Voilà bien un film unique. Sans vouloir jouer au vieux grincheux, il n'est pas certain que son pareil sortirait aujourd'hui. Trop "raciste" à une époque où fleurit une haine raciale d'autant plus perverse qu'elle prend soin de s'abriter derrière des évidences devenues slogans.
Alors oui, dans ce film, on verra des blancs se défendre contre des noirs. J'aime cependant à penser que le titre du film implique un certain respect vis-à-vis des zoulous. Le premier plan du film les montre défiler, victorieux, parmi les cadavres britanniques, ramassant les fusils qui jonchent le sol comme trophées du vainqueur. Et à aucun moment, ils ne seront traités comme des sous-hommes. Bien au contraire. Le film s'attarde longtemps sur une cérémonie de mariage prenant place au sein de leur capitale, souligne leur mépris du danger face aux fusils britanniques, les fait charger et se faire tuer dans le seul but de mesurer la portée du feu gallois, laissent partir (à deux reprises) une carriole portant deux civils. Ils forcent le respect des spectateurs comme celui de leurs ennemis.
En un sens, ils sont les véritables héros de ce film. La fin de ce dernier laisse d'ailleurs entendre que la victoire dépend entièrement d'eux, et qu'ils l'accordent à qui en est digne.
Pas étonnant que le gouvernement sud-africain de l'époque ait été réticent à la sortie d'un film où une ethnie noire était vue comme autre chose qu'un ramassis de sauvages.

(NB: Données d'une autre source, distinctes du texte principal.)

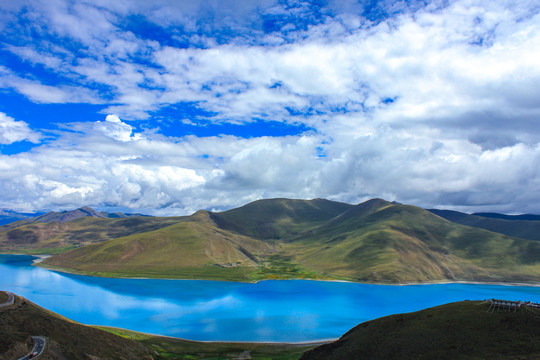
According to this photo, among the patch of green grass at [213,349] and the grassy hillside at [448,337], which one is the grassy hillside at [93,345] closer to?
the patch of green grass at [213,349]

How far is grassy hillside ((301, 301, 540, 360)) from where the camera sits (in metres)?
55.7

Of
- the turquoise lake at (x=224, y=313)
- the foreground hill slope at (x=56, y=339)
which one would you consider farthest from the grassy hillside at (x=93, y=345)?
the turquoise lake at (x=224, y=313)

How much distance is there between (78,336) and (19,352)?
2030cm

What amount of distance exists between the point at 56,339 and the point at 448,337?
83651 mm

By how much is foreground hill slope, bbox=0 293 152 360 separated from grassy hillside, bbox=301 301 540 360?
1879 inches

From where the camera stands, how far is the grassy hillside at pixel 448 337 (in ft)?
183

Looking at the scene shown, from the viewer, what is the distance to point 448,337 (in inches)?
2516

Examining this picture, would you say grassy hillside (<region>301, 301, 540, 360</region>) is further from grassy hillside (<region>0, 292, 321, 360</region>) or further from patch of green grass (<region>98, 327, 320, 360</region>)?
grassy hillside (<region>0, 292, 321, 360</region>)

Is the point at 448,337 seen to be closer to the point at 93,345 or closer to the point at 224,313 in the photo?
the point at 93,345

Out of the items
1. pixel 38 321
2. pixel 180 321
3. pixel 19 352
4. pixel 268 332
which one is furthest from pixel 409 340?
pixel 180 321

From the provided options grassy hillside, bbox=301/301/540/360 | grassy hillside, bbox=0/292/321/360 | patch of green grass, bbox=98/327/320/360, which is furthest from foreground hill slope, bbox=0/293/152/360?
grassy hillside, bbox=301/301/540/360

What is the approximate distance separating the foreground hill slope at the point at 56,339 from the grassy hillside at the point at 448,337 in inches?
1879

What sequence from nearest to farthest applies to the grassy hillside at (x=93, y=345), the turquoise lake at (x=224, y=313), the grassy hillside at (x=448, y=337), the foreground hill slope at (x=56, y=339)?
the grassy hillside at (x=448, y=337), the foreground hill slope at (x=56, y=339), the grassy hillside at (x=93, y=345), the turquoise lake at (x=224, y=313)

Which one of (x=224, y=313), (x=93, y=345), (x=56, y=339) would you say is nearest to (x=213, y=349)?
(x=93, y=345)
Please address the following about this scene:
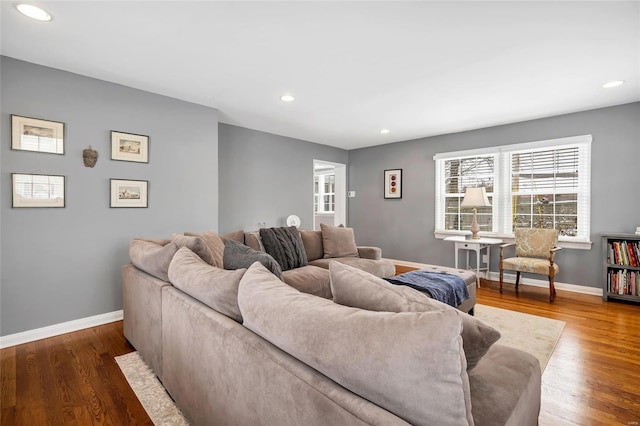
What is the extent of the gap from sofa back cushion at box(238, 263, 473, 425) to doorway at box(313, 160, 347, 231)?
5.73m

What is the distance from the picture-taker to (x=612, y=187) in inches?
153

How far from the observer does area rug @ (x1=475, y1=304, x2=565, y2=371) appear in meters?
2.51

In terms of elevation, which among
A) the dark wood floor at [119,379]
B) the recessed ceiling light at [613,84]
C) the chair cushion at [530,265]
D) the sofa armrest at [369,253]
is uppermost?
the recessed ceiling light at [613,84]

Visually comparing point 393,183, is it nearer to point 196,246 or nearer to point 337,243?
point 337,243

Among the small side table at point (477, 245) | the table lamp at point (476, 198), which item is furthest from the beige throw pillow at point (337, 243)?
the table lamp at point (476, 198)

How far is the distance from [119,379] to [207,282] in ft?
4.21

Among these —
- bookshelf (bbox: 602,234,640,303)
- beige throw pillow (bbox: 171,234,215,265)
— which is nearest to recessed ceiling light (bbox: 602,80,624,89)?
bookshelf (bbox: 602,234,640,303)

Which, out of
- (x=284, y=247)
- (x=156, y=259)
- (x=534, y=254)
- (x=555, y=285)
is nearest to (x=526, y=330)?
(x=534, y=254)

Zoulou est aussi un film sur une poignée d'hommes enfermés dans une petite forteresse, désespérément seuls face à une armée quarante fois plus nombreuse, et qui vient juste de détruire leurs troupes. Dans l'adversité, les hommes paraissent sous leurs véritables visages. C'est ainsi que le missionnaire suédois devient fou devant l'avancée du danger (il est par la suite évacué un peu trop rapidement) et qu'un mutin indiscipliné sauve ses camarades blessés d'un massacre certain.
Et bien sûr, tous les soldats doivent tenir devant les zoulous. Moins que leur puissance de feu, c'est leur discipline qui les sauvera, une discipline de fer qui n'est pourtant pas exempte d'humanité. En témoigne la scène où l'excellent personnage du sergent instructeur fait l'appel des survivants, où l'on sent que le sergent s'efforce de rester fort devant ses hommes, malgré la mort de ses camarades.
En témoigne aussi cette scène magnifique où les survivants, terrés derrières leurs barricades en attendant l'assaut des guerriers zoulous, décident de répondre aux chants de leurs adversaires par un chant de chez eux, "Men of Harlech". Note martiale que les zoulous ne peuvent manquer d'apprécier, courage européen répondant à la bravoure africaine.
C'est peut-être cela qui décidera finalement les zoulous à laisser la vie sauve aux derniers soldats (lors d'une scène, là encore, superbe): le fait que les gallois, loin de mépriser leurs ennemis, les ont suffisamment estimés pour pouvoir leur résister, allant jusqu'à les imiter, notamment par leur chant, ainsi que dans la scène finale, où les britanniques ramassent les sagaies et les boucliers de leurs ennemis tombés au champ d'honneur, scène qui fait écho à la première scène du film. La boucle est bouclée.
Nul ne saurait surestimer l'influence de ce film dans l'histoire du cinéma: Ridley Scott et Peter Jackson l'ont cité parmi leurs influences. C'est un des fleurons du cinéma britannique et du cinéma de guerre. Un hommage aux soldats de Rorke's Drift ainsi qu'à leurs adversaires. Et l'un des premiers rôles importants de Michael Caine au cinéma.
Bien sûr, on remarquera que les combats au corps à corps ont beaucoup vieilli, que le triomphalisme anglais, s'il est discret, peut rebuter, ou que le film démarre beaucoup trop lentement (bien que cela mette en place une très belle ambiance d'attente). Mais si l'on passe au-delà de tout cela, on ne pourra manquer d'apprécier le voyage, de s'extasier devant les superbes paysages sud-africains, de vibrer aux chants martiaux des guerriers et, tout simplement, de faire une très belle expérience de ce que le cinéma de divertissement peut offrir de meilleur.
A regarder sur grand écran de préférence.